◆ DOCUMENT SECTION:
Ph.D., University of Rochester 2016
B.S., Niagara University 2010
Our group is interested in the efficient and selective catalytic construction of molecular complexity in synthetic organic chemistry. While numerous methods have been developed to solve some of the grand challenges in chemical synthesis with small molecule catalysts, enzymes remain one of the most selective and tunable platforms for catalysis to date. However, a majority of synthetically useful enzymes have strictly been utilized for the reactions they are known to perform in nature. Our research group aims to expand the synthetic repertoire of enzymes by capitalizing on the unique catalytic capabilities of underexplored enzyme classes to achieve rapid construction of complex molecular architectures and/or the selective installation of structural entities that are highly desired in early and late stage organic synthesis. These applications will range from the synthesis of medicinally relevant core architectures to natural products.
Students and postdocs that join the Biegasiewicz group should expect to gain expertise in state of the art techniques in organic synthesis and molecular biology. Through a combination of new reaction discovery and directed evolution of enzymes, we envision designing synthetic sequences that operate under mild conditions, enable better step and atom economy, and lower waste production in comparison to current chemocatalytic alternatives.

◆ DATA UNDER STUDY:
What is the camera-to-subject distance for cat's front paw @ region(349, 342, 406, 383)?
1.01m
--
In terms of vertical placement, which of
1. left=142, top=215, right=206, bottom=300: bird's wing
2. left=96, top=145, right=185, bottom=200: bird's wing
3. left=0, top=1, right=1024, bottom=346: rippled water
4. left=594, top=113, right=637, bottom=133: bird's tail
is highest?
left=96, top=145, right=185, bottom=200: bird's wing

◆ WHAT IS REQUIRED:
Write the next part of the Biegasiewicz group research profile above, picking up right after its final sentence.

◆ REPLY TO THE EXERCISE:
Kyle Biegasiewicz is an Assistant Professor in the School of Molecular Sciences at Arizona State University. He received his Bachelor of Science (BS) in Chemistry from Niagara University in 2010, conducting undergraduate research with Professor Ronny Priefer where he established a general approach for the synthesis of the isoflavone class of natural products. He then pursued graduate studies in synthetic organic chemistry with Professor Robert K. Boeckman, Jr. at the University of Rochester. His graduate studies featured the development of an organocatalyzed asymmetric hydroxymethylation reaction that ultimately enabled a gram-scale synthesis of the apoptosis inducer (-)-rasfonin. Upon completion of his Doctor of Philosphy (PhD) in Chemistry, he moved to Princeton University as Postdoctoral Research Associate working with Professor Todd K. Hyster. His postdoctoral work broadly involved the expansion of the synthetic repertoire of enzymes through photoexcitation with visible light. Capitalizing on the photophysical properties of enzymes with redox active cofactors (namely nicotinamide and flavin), this work has begun to address longstanding challenges in selective hydrogen atom transfer and radical carbon-carbon bond forming reactions. His current work aims to capitalize on the unique catalytic capabilities of underexplored enzyme classes to achieve rapid construction of complex molecular architectures and/or the selective installation of structural entities that are highly desired in early and late stage organic synthesis.